**Text provided**
━━━
We now explore the distribution of average ratings.

In [30]:
def average_rating(ratings):
    if isinstance(ratings, (xr.DataArray, xr.Dataset)):
        stars = ratings.coords["rating"].str.len()

        return (ratings * stars).sum(dim="rating") / ratings.sum(dim="rating")
    else:
        ratings = np.asanyarray(ratings)
        stars = 1 + np.arange(ratings.shape[-1])

        return (ratings * stars).sum(axis=-1) / ratings.sum(axis=-1)
In [31]:
rated_df["Average rating"] = (rated_df[RATING_COLS]
                                      .apply(average_rating, axis=1))

We see that the distribution over time (our data set covers sets released between 1980 and September 2021) has decreased from just under 4.5 to just below 4 over the years. Unsurprisingly, the percentage of ratings in each category between one and five stars has varied similarly over time.

In [32]:
time_fig, axes = plt.subplots(
    ncols=2, sharex=True,
    figsize=(1.75 * FIG_WIDTH, FIG_HEIGHT)
)

(rated_df["Average rating"]
         .groupby(rated_df["Year released"])
         .mean()
         .rolling(5, min_periods=1)
         .mean()
         .plot(ax=axes[0]));

axes[0].set_ylim(3.4, 4.6);
axes[0].set_yticks([3.5, 4, 4.5]);
axes[0].set_yticklabels(["✭✭✭ ½", "✭✭✭✭", "✭✭✭✭ ½"]);
axes[0].set_ylabel("Average set rating");

(rated_df[RATING_COLS]
         .div(rated_df[RATING_COLS].sum(axis=1),
              axis=0)
         .groupby(rated_df["Year released"])
         .mean()
         .rolling(5, min_periods=1)
         .mean()
         .iloc[:, ::-1]
         .plot(ax=axes[1]));

axes[1].yaxis.set_major_formatter(pct_formatter);
axes[1].set_ylabel("Average percentage of ratings");

It is interesting to try to interpret this trend. Since the year is the year the set was released and not necessarily reviewed (Brickset did not exist until 1997), there is certainly some selection bias in early reviews, because they will only exist for those Lego collectors sufficiently passionate to own older sets, join Brickset, and rate them there once the set becomes available. In fact, for any period of time it is important to remember that these ratings do not represent the sentiment of the general Lego purchasing or collecting public towards each set, but the sentiments of the subset of those purchasers and collectors that are not only movitated to visit and join Brickset, but to rate their sets there. For reference, I visit Bricket frequently for both research purposes and to track my collection, but I have never rated a set there. It seems reasonable to assume that these biases will shrink, but never truly vanish, for more recently released sets. These biases and caveats are important to keep in the back of our mind as we perform our analysis.

We now turn to the specific (sub)themes that I tend to collect, namely Star Wars and NASA sets.
━━━
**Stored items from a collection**

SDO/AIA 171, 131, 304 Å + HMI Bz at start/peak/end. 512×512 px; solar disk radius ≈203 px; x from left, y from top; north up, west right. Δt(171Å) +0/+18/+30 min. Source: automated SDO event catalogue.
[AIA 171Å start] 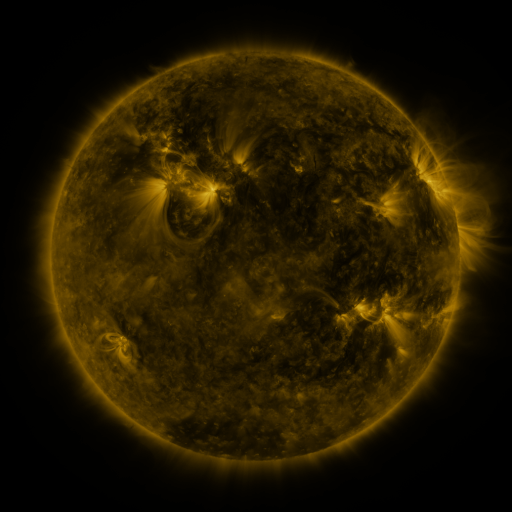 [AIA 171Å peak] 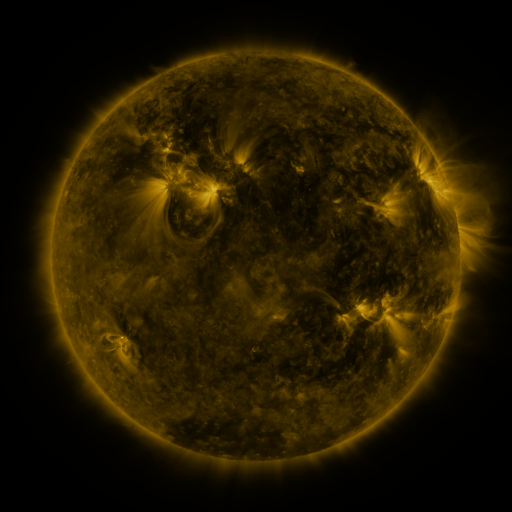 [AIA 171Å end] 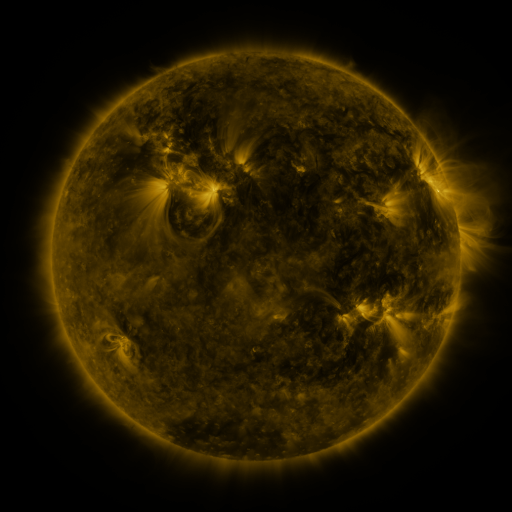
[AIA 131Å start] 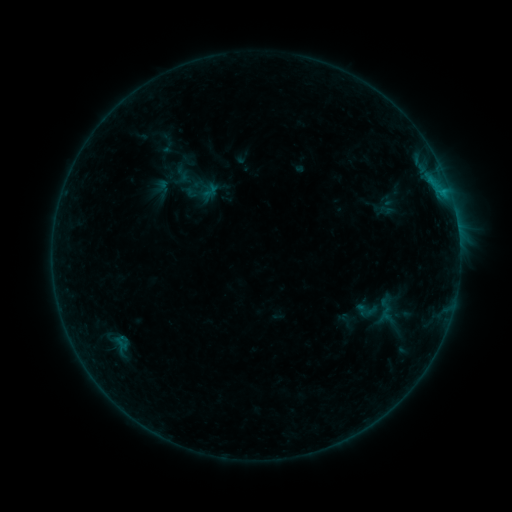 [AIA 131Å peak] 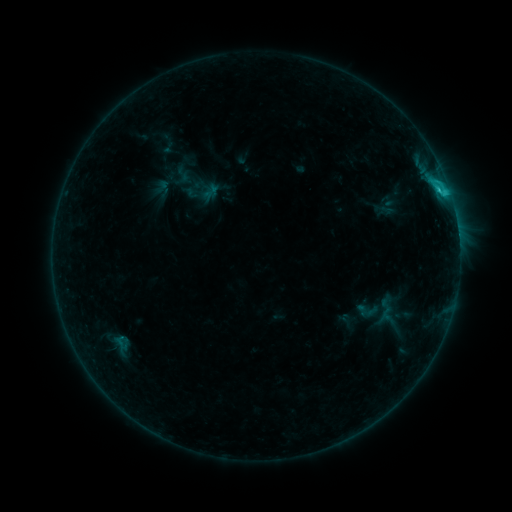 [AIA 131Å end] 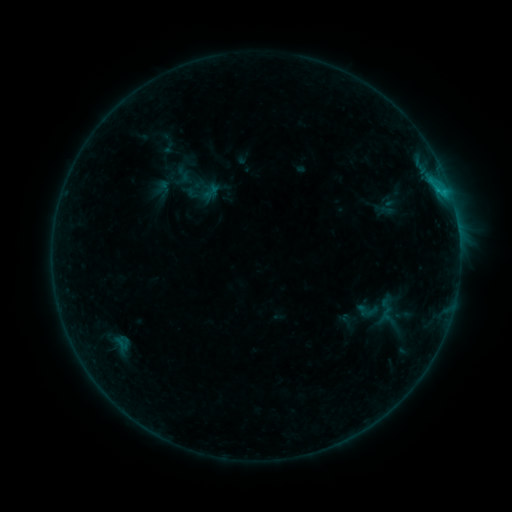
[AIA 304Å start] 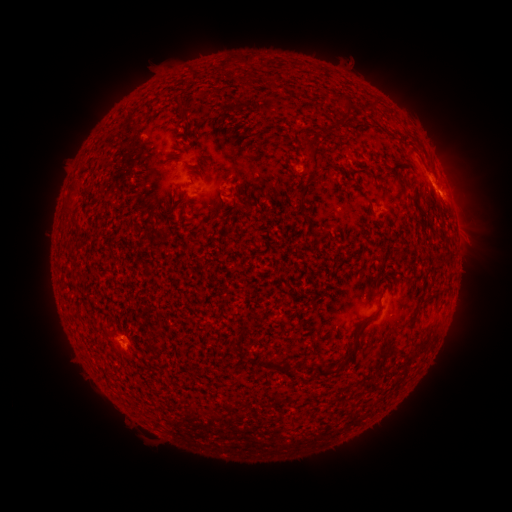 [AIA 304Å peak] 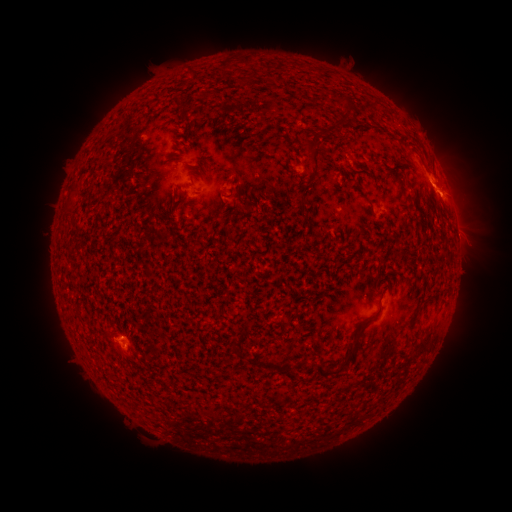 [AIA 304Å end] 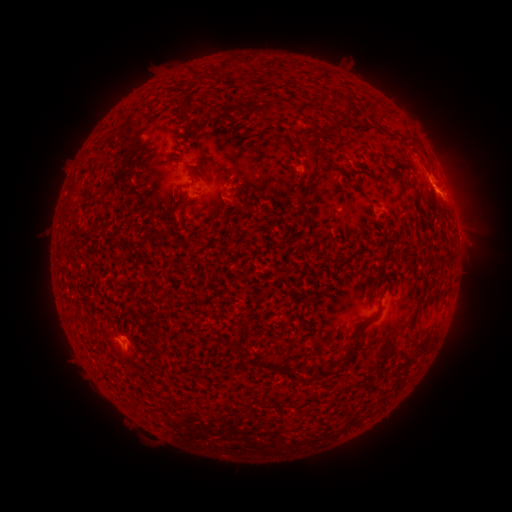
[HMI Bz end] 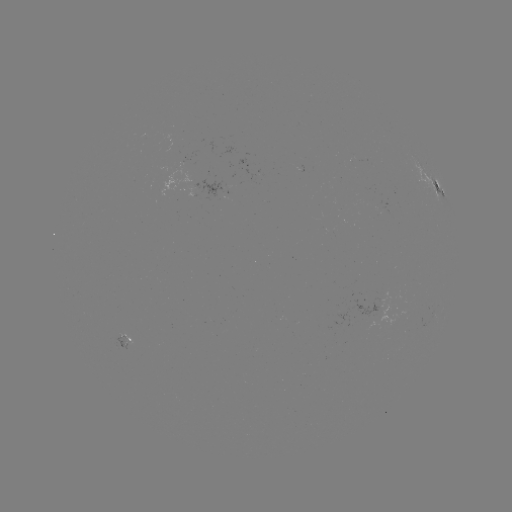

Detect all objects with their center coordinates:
C1.3 flare: (122, 335)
━━━
**Exercise instructions**
• a. Why does the Lego ratings analysis say early reviews carry selection bias? Answer in one to three sentences.
• b. According to the Lego ratings analysis, which release dates does the data set cover?
Work only from the Lego ratings analysis.

**Outputs for the tasks**
• a. The year recorded is the year a set was released, not when it was reviewed, and Brickset did not exist until 1997. Reviews of older sets therefore come only from collectors passionate enough to own those sets, join Brickset and rate them there.

• b. Sets released between 1980 and September 2021.